Brief: Please quote the lines of the data below word for word, starting at the line that contains "What is the measured" and ending at the line that contains "4.66 meters", with both of those lines included. Give only those lines.

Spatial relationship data
● ● ●

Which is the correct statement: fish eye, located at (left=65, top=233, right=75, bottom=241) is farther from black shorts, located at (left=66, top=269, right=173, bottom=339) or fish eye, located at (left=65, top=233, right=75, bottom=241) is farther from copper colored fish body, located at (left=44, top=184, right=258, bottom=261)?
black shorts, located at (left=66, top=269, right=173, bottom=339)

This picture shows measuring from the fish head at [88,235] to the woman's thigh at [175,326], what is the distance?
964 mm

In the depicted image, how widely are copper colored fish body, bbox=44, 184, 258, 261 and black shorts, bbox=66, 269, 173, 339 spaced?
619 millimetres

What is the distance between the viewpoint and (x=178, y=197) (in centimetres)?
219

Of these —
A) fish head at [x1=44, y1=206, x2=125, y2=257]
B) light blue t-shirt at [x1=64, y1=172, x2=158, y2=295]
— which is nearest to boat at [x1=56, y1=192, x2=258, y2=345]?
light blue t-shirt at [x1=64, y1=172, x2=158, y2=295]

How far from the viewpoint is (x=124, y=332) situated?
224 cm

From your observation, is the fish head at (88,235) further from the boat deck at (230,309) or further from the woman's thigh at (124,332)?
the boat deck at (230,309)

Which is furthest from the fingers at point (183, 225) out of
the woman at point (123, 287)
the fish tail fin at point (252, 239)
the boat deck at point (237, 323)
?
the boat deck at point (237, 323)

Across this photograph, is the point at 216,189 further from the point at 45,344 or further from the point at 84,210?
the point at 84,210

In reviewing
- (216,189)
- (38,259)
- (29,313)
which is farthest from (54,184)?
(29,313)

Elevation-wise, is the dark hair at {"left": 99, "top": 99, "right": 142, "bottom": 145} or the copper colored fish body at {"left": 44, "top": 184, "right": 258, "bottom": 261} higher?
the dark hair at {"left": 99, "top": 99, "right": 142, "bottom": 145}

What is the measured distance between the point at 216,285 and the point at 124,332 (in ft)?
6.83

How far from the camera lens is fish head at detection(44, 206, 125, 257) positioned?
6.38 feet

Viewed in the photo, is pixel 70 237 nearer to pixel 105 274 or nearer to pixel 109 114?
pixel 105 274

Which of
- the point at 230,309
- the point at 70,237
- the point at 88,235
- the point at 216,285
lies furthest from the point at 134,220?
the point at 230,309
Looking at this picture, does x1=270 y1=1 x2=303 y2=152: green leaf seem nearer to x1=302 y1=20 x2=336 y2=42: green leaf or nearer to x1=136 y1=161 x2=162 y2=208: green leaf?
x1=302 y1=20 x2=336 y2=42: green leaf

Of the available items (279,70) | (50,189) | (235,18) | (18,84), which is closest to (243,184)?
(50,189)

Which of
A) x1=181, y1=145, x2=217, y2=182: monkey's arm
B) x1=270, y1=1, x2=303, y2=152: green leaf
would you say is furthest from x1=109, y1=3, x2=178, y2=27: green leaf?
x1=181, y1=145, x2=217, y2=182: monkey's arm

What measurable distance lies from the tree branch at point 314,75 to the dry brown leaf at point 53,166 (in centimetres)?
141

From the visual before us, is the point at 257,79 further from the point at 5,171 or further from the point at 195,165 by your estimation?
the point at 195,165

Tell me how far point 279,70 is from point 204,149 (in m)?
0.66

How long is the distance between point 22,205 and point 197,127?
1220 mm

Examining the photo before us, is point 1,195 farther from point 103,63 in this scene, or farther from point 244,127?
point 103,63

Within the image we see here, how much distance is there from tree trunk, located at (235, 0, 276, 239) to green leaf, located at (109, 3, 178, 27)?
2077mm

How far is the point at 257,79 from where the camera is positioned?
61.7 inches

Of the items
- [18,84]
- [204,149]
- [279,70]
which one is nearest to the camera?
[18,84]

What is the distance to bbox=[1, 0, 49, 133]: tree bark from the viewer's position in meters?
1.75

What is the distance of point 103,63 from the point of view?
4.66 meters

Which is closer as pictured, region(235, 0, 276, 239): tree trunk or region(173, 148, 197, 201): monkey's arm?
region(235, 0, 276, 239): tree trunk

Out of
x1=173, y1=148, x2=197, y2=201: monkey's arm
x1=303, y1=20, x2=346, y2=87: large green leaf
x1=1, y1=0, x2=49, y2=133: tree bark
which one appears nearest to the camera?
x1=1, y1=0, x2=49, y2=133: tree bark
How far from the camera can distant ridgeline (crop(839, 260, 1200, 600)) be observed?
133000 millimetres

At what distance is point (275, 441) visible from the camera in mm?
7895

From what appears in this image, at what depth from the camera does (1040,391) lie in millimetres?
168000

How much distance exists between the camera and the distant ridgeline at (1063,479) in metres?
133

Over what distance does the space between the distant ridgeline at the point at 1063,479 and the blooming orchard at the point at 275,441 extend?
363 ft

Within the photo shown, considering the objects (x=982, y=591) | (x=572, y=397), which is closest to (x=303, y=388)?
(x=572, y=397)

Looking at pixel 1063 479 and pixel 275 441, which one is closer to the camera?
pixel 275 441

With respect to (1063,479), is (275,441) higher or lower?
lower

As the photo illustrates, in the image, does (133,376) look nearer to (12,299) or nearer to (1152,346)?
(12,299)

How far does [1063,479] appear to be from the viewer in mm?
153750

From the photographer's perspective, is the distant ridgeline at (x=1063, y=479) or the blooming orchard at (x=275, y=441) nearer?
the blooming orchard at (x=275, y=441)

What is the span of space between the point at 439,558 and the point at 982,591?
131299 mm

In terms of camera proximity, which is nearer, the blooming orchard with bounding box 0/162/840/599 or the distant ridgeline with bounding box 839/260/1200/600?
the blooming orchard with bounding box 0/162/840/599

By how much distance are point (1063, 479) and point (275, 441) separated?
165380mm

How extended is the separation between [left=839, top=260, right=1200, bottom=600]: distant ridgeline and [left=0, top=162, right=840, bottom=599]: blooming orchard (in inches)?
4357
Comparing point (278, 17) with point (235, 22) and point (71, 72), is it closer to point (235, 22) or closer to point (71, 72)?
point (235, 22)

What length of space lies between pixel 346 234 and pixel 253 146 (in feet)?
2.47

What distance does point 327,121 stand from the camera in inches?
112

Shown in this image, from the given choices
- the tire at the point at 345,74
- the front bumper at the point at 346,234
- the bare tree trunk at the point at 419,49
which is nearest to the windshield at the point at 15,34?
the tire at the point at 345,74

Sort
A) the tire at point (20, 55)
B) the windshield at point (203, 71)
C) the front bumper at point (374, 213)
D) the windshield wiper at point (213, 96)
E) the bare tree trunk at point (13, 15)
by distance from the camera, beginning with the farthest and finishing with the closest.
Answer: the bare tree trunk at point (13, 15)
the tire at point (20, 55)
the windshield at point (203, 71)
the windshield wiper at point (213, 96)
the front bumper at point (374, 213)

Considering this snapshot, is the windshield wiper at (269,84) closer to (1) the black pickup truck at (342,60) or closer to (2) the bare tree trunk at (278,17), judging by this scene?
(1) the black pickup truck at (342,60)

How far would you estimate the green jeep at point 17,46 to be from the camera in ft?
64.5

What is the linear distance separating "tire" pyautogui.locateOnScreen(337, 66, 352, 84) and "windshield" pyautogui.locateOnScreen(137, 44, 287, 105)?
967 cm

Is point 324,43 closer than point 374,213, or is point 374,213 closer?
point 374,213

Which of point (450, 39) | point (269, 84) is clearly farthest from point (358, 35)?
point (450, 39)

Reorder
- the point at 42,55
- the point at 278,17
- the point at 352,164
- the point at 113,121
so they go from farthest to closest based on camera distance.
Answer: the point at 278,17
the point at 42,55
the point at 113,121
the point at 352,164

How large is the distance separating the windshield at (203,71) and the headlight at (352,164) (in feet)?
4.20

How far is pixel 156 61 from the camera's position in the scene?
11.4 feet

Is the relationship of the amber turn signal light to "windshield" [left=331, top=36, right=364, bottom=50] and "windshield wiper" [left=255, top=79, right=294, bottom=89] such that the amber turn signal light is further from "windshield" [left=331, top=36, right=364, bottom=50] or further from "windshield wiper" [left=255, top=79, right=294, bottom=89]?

● ● ●

Correct result:
What is the measured distance between the point at 216,285 and the point at 124,332 (in ft)?
6.83

How far from the camera lens is fish head at detection(44, 206, 125, 257) positioned?
6.38 feet

Viewed in the photo, is pixel 70 237 nearer to pixel 105 274 or nearer to pixel 109 114?
pixel 105 274

Which of
- the point at 230,309
- the point at 70,237
- the point at 88,235
- the point at 216,285
lies furthest from the point at 134,220?
the point at 230,309
Looking at this picture, does x1=270 y1=1 x2=303 y2=152: green leaf seem nearer to x1=302 y1=20 x2=336 y2=42: green leaf or nearer to x1=136 y1=161 x2=162 y2=208: green leaf?
x1=302 y1=20 x2=336 y2=42: green leaf

Of the available items (279,70) | (50,189) | (235,18) | (18,84), which is closest to (243,184)?
(50,189)

Which of
A) x1=181, y1=145, x2=217, y2=182: monkey's arm
B) x1=270, y1=1, x2=303, y2=152: green leaf
would you say is furthest from x1=109, y1=3, x2=178, y2=27: green leaf?
x1=181, y1=145, x2=217, y2=182: monkey's arm

What measurable distance lies from the tree branch at point 314,75 to the dry brown leaf at point 53,166 (in centimetres)?
141

From the visual before us, is the point at 257,79 further from the point at 5,171 or further from the point at 195,165 by your estimation?
the point at 195,165

Tell me how far point 279,70 is from point 204,149 (in m)?
0.66

How long is the distance between point 22,205 and point 197,127?
1220 mm

Examining the photo before us, is point 1,195 farther from point 103,63 in this scene, or farther from point 244,127?
point 103,63

Within the image we see here, how much distance is there from tree trunk, located at (235, 0, 276, 239) to green leaf, located at (109, 3, 178, 27)?
2077mm

How far is the point at 257,79 from where the camera is positioned?
61.7 inches

Of the items
- [18,84]
- [204,149]
- [279,70]
which one is nearest to the camera?
[18,84]

What is the distance to bbox=[1, 0, 49, 133]: tree bark from the viewer's position in meters?
1.75

What is the distance of point 103,63 from the point of view?
4.66 meters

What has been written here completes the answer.